Woodstock, on the other hand, was the most disappointing surprise of my life. Living there caused me to realize that back in the '60s when we all preached tolerance, we were only tolerant of people like ourselves. We were very intolerant of anybody else - like [former US president Richard] Dick Nixon. Well, Woodstockians haven't changed a bit. You have to fit into their mold, and I didn't.
In what way didn't you "fit into their mold"?
I wasn't a democrat or a liberal. I wasn't pro-Palestinian. I was shomer shabbes, not a JewBu or HinJew [slang for Jews who follow Buddhism or Hindu]. I believed in the Torah. I believed in Israel. I believed that Jewish children, as well as Palestinian children, should not be blown up. I didn't believe that the World Trade Center bombings on 9/11 was Israel's fault.
Did you miss Israel during that [five-year] period?
I never thought I would, but I did. [After living abroad for a while], you realize that the basic difference between Israel and the rest of the world is that Israel is the world's largest dysfunctional family. But it's a family. In the States, people can be very, very nice to you, while stabbing you in the back. And if you're lying destitute on the street, they will walk over you. Whereas in Israel, everybody screams at you and curses you and cuts you off in traffic, but they will always help you.

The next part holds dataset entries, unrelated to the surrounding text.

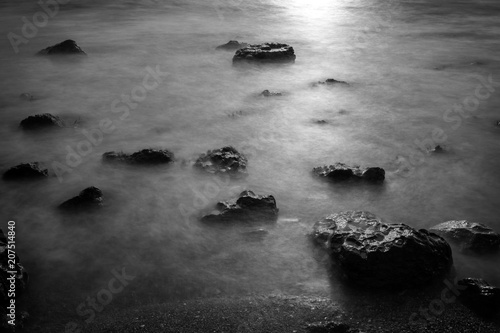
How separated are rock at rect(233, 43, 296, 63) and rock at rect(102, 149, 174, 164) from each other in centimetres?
421

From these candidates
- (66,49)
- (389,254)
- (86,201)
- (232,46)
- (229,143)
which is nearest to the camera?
(389,254)

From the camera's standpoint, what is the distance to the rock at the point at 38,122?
6027mm

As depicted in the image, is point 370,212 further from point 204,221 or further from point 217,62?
point 217,62

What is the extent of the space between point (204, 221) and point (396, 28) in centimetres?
960

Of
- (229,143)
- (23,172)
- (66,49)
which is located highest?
(66,49)

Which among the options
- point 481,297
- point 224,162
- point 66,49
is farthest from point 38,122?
point 481,297

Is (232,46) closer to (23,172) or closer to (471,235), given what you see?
(23,172)

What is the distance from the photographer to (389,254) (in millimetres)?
3393

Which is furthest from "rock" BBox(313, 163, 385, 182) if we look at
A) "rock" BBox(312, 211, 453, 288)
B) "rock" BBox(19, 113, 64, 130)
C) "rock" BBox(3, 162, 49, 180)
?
"rock" BBox(19, 113, 64, 130)

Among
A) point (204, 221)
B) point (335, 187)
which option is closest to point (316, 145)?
point (335, 187)

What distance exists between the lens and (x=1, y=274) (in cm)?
322

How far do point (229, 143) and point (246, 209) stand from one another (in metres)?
1.66

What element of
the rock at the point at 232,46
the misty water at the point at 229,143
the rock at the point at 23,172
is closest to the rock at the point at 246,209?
the misty water at the point at 229,143

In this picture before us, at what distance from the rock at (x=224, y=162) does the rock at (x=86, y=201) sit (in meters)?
1.19
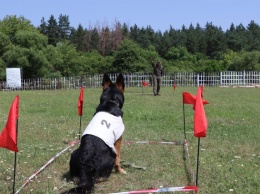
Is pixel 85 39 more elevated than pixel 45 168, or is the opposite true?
pixel 85 39

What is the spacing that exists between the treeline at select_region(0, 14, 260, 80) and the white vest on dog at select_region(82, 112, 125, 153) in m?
31.2

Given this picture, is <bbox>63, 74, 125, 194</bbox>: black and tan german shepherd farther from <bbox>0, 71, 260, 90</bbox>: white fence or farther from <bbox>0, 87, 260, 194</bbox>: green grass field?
<bbox>0, 71, 260, 90</bbox>: white fence

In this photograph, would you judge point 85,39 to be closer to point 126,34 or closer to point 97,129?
point 126,34

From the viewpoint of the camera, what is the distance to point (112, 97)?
5.31 m

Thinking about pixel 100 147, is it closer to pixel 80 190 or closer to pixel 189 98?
pixel 80 190

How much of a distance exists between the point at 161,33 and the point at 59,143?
8280 cm

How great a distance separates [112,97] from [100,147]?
1062 millimetres

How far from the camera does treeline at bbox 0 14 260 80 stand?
3644cm

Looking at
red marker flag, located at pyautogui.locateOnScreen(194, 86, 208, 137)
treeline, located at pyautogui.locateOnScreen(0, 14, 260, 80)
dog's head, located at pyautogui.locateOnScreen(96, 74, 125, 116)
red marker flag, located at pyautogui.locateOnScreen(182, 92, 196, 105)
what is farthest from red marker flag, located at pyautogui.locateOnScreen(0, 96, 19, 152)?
treeline, located at pyautogui.locateOnScreen(0, 14, 260, 80)

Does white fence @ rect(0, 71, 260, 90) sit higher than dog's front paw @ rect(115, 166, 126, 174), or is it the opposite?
white fence @ rect(0, 71, 260, 90)

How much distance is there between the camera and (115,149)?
480 cm

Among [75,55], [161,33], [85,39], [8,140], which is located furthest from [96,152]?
Answer: [161,33]

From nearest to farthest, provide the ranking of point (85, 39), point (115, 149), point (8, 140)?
point (8, 140) < point (115, 149) < point (85, 39)

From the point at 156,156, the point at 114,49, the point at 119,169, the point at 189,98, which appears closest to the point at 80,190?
the point at 119,169
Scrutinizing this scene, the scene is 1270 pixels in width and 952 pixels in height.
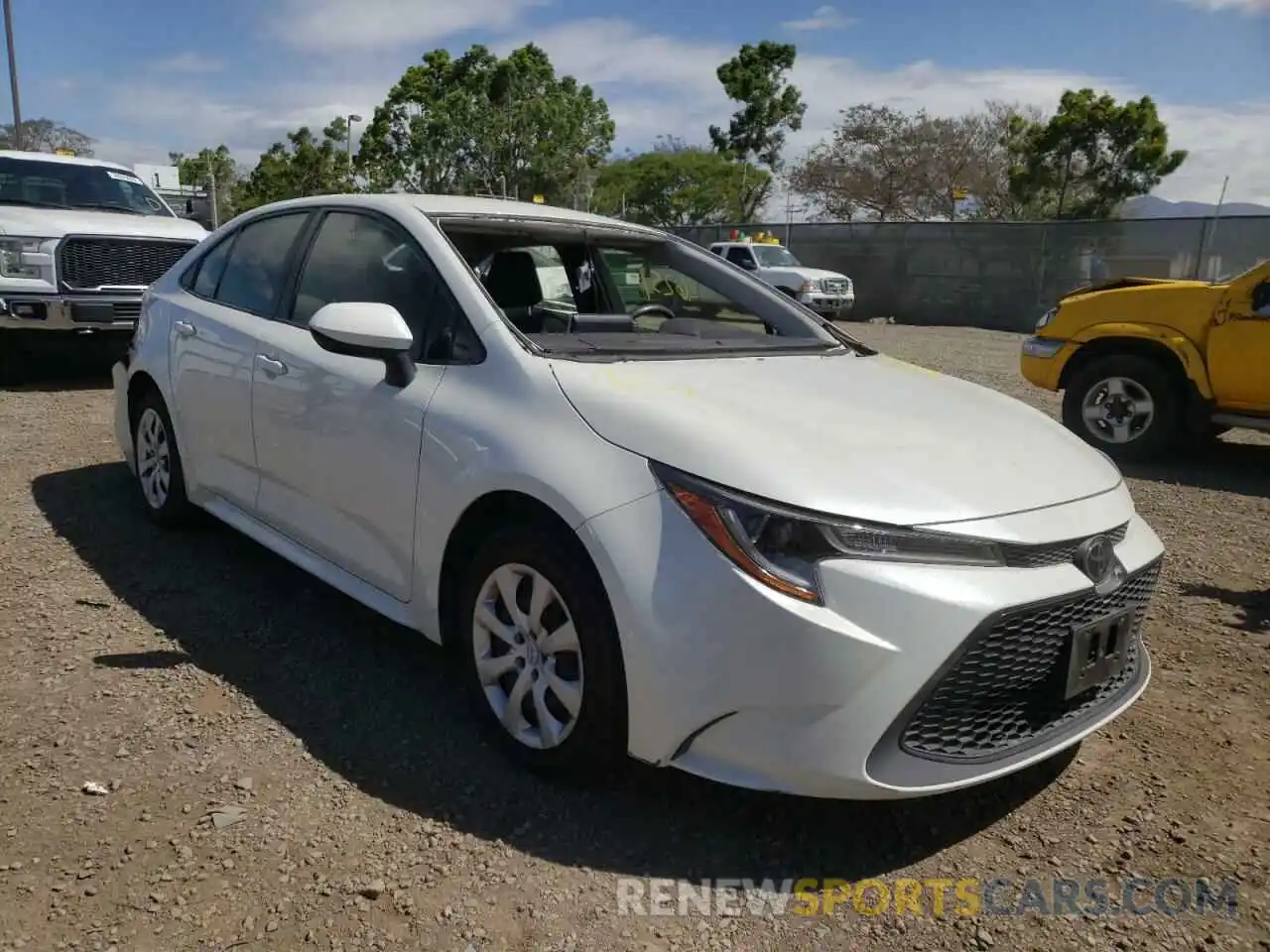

They will not step over you in times of trouble.
Is that what triggered your return here?
That and the fact that my mother - the main reason I left in the first place - passed away.
But, when I returned, I thought my singing career was over, because I had decided that I'd lost my voice.
How did you "decide" that you'd regained it?
At Mike's Place in Tel Aviv. I went to see a show there, and when I was spotted in the background, I was invited to come up onto the stage. I didn't think I could handle it. But when my toe touched the stage, I was home again.
What are your plans now?
I want to use my music, like my personal training, to spread a wider message about health - to be a spokesperson for breast cancer awareness - and about being good to each other in society; to stop wasting our energy fighting each other. I want to ask the secular population why, if they can love Palestinians or Blacks, can't they love other Jews? And I want to tell the religious population that if they love God, they should love and respect all his creatures, regardless of the lives they choose to live.
I'm also starting to write my own music. My latest song is called "Middle Ground."
That's what I think God must have put me on the earth for: to make people be healthy and smile and boogie and love one another.
On Oct. 24, at 8 p.m., Libby is having a birthday party/performance at the Syndrome club in Jerusalem, at which the final shoot of a documentary on her life - by Udi Moses and Shelly Gur-Sherman - will be filmed. It is open to the public.